A Department of Health and Social Care spokesperson said: “We are working to reduce the 62-day cancer backlog – which has fallen 35 per cent since peaking in 2020 – but know there is more to do.
“More than 2.8 million people were seen after urgent GP referrals between February 2022 and January 2023 and it is encouraging to see more patients coming forward for vital checks.
“NHS England continues to actively support those trusts requiring the greatest help to cut cancer waiting lists and we are working with NHS England to make further improvements."
Many people's mental health has also deteriorated during successive lockdowns, with the latest NHS England figures showing more people are receiving support than ever.
In England, 1.8m people were estimated to be in contact with mental health services in December – up from 1.4m in February 2020 and the highest since records began in April 2016.
In the former NHS Bassetlaw clinical commissioning group area, 2,570 people received support for their mental health in December.
The pandemic caused massive disruption to education, with schools forced to educate children remotely and attendance levels declining.
The latest Department for Education figures show 1.6 million pupils across England missed at least 10 per cent of their lessons in 2021-22 – more than double the 800,000 who were 'persistently absent' in 2018-19.
But in Bassetlaw, the rate of persistently-absent pupils fell from 10.3 per cent in 2018-19 to 9.5 per cent last year.
Julie McCulloch, director of policy at the Association of School and College Leaders, said: “Schools work very hard to encourage good attendance but have little support as local authority attendance services have also reduced as a result of government cuts.
“We need a nationwide attendance strategy which supports struggling families and schools.”
The Department for Education said the vast majority of children are “in school and learning”.
A spokesman said: “We work closely with schools, trusts, governing bodies, and local authorities to identify pupils who are at risk of becoming, or who are persistently absent and working together to support those children to return to regular and consistent education."
Similarly, attainment for Key Stage 1 pupils has fallen in recent years. Every area in the country saw fewer children achieve the expected standard across all four key subjects: reading, writing, maths and science.
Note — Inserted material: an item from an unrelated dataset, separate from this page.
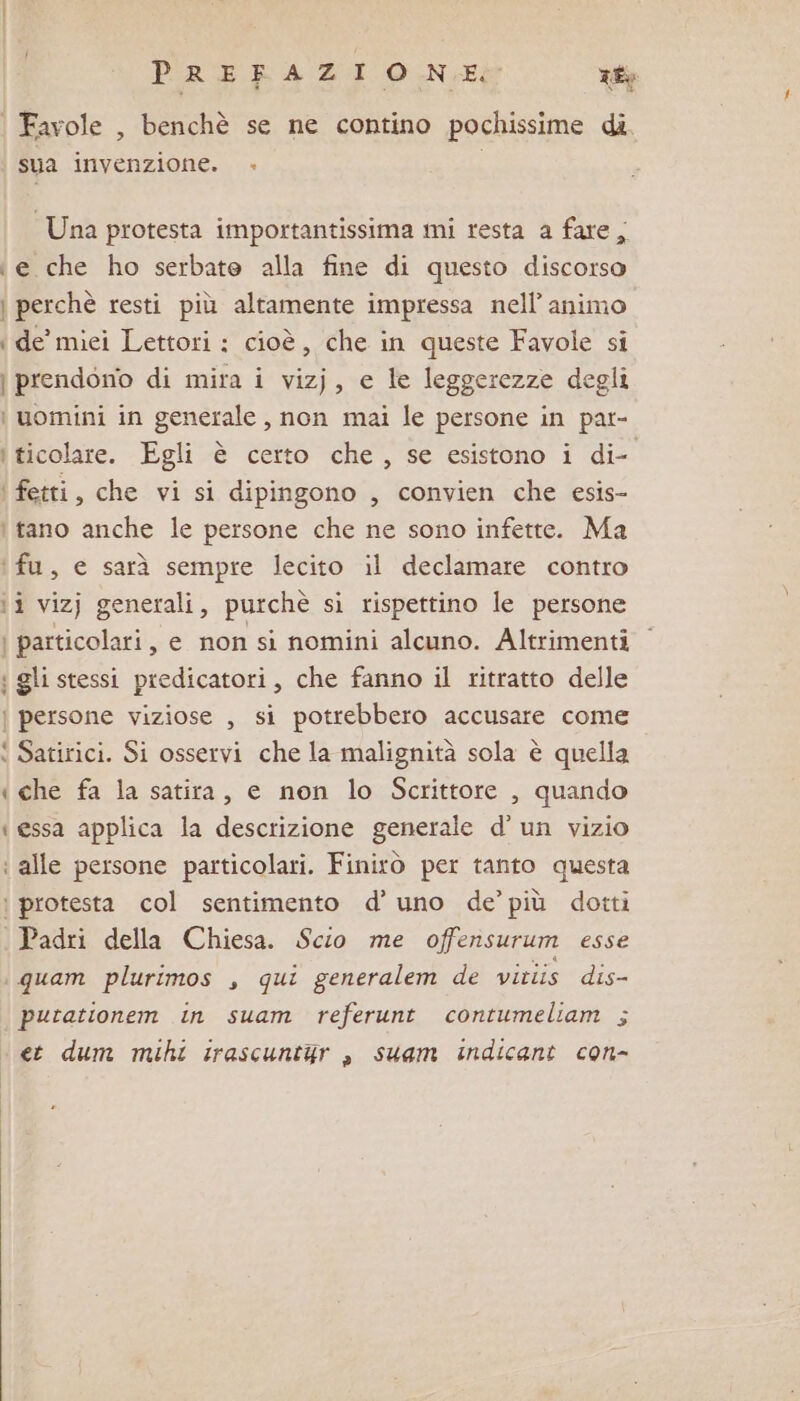 PRERAZI ONE? rt Favole , benchè se ne contino pochissime di sua invenzione. + Una protesta importantissima mi resta a fare; e che ho serbate alla fine di questo discorso i perchè resti più altamente impressa nell’ animo ‘de’ miei Lettori : cioè, che in queste Favole si | prendono di mira i vizj, e le leggerezze degli i uomini in generale , non mai le persone in pat- i ticolare. Egli è certo che, se esistono i di- ‘ fetti, che vi si dipingono , convien che esis- tano anche le persone che ne sono infette. Ma ‘fu, e sarà sempre lecito il declamare contro ti vizj generali, purchè si rispettino le persone | particolari, e non si nomini alcuno. Altrimenti i gli stessi predicatori, che fanno il ritratto delle ) persone viziose , si potrebbero accusare come ‘ Satirici. Si osservi che la malignità sola è quella i che fa la satira, e non lo Scrittore , quando ‘ essa applica la descrizione generale d’ un vizio : alle persone particolari. Finitò per tanto questa : protesta col sentimento d’ uno de’ più dotti Padri della Chiesa. Scio me offensurum esse \ quam plurimos , qui generalem de vitiis dis- putationem in suam referunt contumeliam ; et dum mihi irascuntur , suam indicant con-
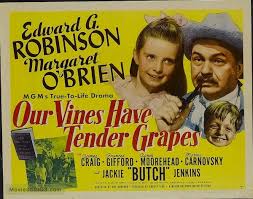 We did not find results for: Our Vines Have Tender Grapes Lobby Card With Margaret O Brien Edward G Robinson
In Bassetlaw, just 67 per cent of Key Stage 1 pupils achieved the expected standard in reading, 59 per cent in writing, 69 per cent in maths and 79 per cent in science.
Three lockdowns, furlough and restricted spending had long-lasting effects on the British economy. Businesses were forced to close, consumers were unable to spend freely, and many lost jobs and income during the pandemic.
One of the changes that occurred was the move to remote work, and figures from Google, which uses location data from phones and other personal devices to track trends in people's movement, shows workplace activity remains well below pre-pandemic levels.
The latest data, which covers October 10-14 last year, shows footfall across the UK remained around 25 per cent lower than a five-week baseline period recorded before the pandemic – in Bassetlaw, workplace activity was 8 per cent down on pre-pandemic levels.
Similarly, 2021 saw 327,000 businesses closed – a 9 per cent increase on the year before and the highest number since 2017.
Of these, 405 were closed in Bassetlaw.